AG’s representative warns of graft risk from bill to let officials keep gifts for legal fees
Carrie Keller-Lynn is a former political and legal correspondent for The Times of Israel
A Likud-sponsored bill to let public servants keep money gifted to cover their medical and legal fees “opens the door to corruption in the entire public service,” warns a representative for the attorney general.
Oren Fono, a senior official in the Legal Counsel and Legislative Affairs Department, tells the Knesset House Committee preparing the bill that it could cause “situations in which a public servant will receive favors because he is a public servant and will create dependence between public servants and their donors.”
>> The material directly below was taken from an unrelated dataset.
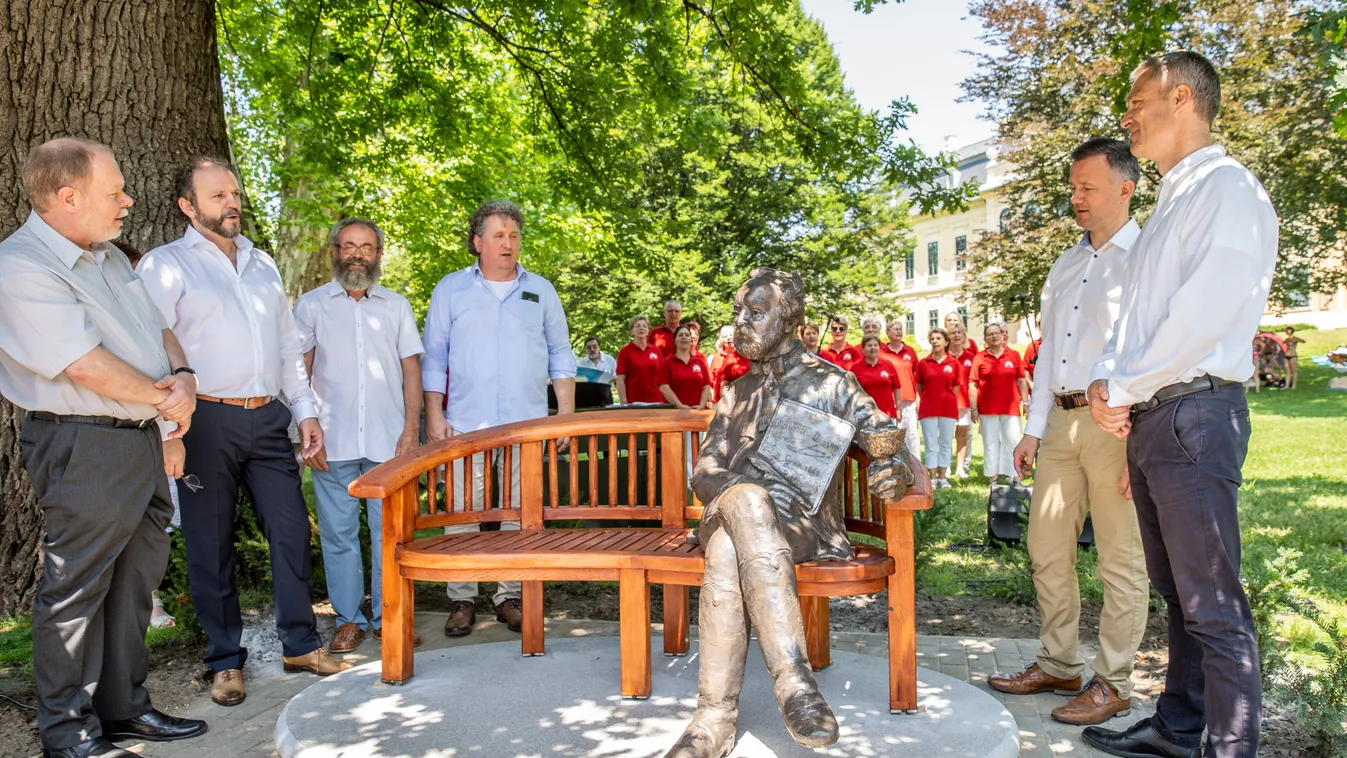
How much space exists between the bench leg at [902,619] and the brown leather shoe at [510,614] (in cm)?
236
Additionally, “a mechanism will be created that can be misused to disguise criminal offenses.” Fono points out that public servants may already accept such gifts from friends and family, provided that they do not take them in their capacities as public servants.
Knesset legal adviser Sagit Afek echoes these concerns, saying the proposal is “liable to create an inherent conflict of interest for Knesset members” and despite recent changes, “still constitutes a deviation from maintaining integrity.” Afek says that the bill may lead to “breaking down of the fortified wall behind which, until now, the legislature has fenced off the public’s trust.”
Tying the bill to Prime Minister Benjamin Netanyahu’s desire to retain a $270,000 gift from his late cousin for legal expenses amid his ongoing trial on graft charges, Fono further adds “the speed with which the bill is being advanced raises concerns that it is intended to benefit the prime minister personally.”